▼

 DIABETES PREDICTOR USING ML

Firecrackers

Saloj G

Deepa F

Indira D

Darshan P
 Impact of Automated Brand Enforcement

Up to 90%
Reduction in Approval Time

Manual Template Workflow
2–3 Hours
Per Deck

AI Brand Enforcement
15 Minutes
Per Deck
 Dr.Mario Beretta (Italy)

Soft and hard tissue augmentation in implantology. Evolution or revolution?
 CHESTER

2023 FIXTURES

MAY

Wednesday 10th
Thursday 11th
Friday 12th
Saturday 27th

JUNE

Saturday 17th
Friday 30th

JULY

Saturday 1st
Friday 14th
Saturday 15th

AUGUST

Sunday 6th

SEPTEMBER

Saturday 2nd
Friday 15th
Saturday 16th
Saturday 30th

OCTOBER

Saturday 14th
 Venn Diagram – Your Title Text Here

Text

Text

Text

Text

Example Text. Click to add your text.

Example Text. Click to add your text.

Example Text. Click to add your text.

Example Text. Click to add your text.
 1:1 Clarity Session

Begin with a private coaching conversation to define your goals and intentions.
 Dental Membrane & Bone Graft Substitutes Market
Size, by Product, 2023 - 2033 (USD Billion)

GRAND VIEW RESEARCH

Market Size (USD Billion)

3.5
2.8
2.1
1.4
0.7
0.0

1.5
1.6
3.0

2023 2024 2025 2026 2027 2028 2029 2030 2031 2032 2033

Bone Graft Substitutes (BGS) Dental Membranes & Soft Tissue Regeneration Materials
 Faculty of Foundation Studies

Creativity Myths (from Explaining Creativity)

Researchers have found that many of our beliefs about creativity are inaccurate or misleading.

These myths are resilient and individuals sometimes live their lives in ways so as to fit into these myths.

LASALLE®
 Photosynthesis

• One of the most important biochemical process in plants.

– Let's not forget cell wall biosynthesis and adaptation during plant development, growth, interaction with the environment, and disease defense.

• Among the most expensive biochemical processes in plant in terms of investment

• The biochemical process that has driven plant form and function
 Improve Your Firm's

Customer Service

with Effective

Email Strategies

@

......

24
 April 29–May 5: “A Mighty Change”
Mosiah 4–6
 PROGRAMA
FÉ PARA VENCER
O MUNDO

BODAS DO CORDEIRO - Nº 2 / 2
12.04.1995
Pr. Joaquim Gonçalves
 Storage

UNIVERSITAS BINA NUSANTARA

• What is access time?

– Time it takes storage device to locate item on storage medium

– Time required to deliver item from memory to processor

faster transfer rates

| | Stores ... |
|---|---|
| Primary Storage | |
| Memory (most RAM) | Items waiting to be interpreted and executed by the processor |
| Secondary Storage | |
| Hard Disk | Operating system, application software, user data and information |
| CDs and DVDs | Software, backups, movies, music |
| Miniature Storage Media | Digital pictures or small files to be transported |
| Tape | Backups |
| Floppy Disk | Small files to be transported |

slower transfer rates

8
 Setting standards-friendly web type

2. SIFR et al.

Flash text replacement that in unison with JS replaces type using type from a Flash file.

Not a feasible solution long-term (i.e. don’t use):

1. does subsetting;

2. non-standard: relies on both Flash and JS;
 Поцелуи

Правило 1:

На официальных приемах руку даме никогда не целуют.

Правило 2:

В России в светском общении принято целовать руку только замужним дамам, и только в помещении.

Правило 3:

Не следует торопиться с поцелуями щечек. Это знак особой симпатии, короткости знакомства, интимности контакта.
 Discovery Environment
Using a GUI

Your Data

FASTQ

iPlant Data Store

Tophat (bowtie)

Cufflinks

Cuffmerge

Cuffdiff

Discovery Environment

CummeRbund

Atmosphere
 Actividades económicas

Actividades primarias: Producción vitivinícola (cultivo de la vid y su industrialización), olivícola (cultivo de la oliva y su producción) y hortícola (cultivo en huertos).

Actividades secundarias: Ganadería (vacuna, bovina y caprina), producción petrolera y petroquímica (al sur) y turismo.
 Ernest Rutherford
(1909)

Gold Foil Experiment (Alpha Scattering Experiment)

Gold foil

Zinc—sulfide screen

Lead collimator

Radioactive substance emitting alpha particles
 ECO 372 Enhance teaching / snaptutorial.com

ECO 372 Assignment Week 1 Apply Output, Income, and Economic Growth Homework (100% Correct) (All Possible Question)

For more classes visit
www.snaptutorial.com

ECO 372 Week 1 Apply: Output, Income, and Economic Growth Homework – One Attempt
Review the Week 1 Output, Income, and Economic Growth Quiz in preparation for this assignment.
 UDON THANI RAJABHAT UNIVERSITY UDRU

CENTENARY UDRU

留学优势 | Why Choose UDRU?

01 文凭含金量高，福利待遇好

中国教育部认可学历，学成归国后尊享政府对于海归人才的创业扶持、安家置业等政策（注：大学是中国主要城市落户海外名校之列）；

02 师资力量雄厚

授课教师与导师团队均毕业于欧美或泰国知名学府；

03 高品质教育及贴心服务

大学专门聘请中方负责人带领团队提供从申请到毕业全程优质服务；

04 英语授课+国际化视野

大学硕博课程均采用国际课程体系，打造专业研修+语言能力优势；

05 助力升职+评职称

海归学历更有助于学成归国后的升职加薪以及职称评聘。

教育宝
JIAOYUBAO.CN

▲

* _WHAT TO WORK ON_
Your reply is to repeat, unchanged, the lines above running from the one with "Actividades económicas" up to and including the one with "Lead collimator".

* _SOLUTION TO THIS PROBLEM_
 Actividades económicas

Actividades primarias: Producción vitivinícola (cultivo de la vid y su industrialización), olivícola (cultivo de la oliva y su producción) y hortícola (cultivo en huertos).

Actividades secundarias: Ganadería (vacuna, bovina y caprina), producción petrolera y petroquímica (al sur) y turismo.
 Ernest Rutherford
(1909)

Gold Foil Experiment (Alpha Scattering Experiment)

Gold foil

Zinc—sulfide screen

Lead collimator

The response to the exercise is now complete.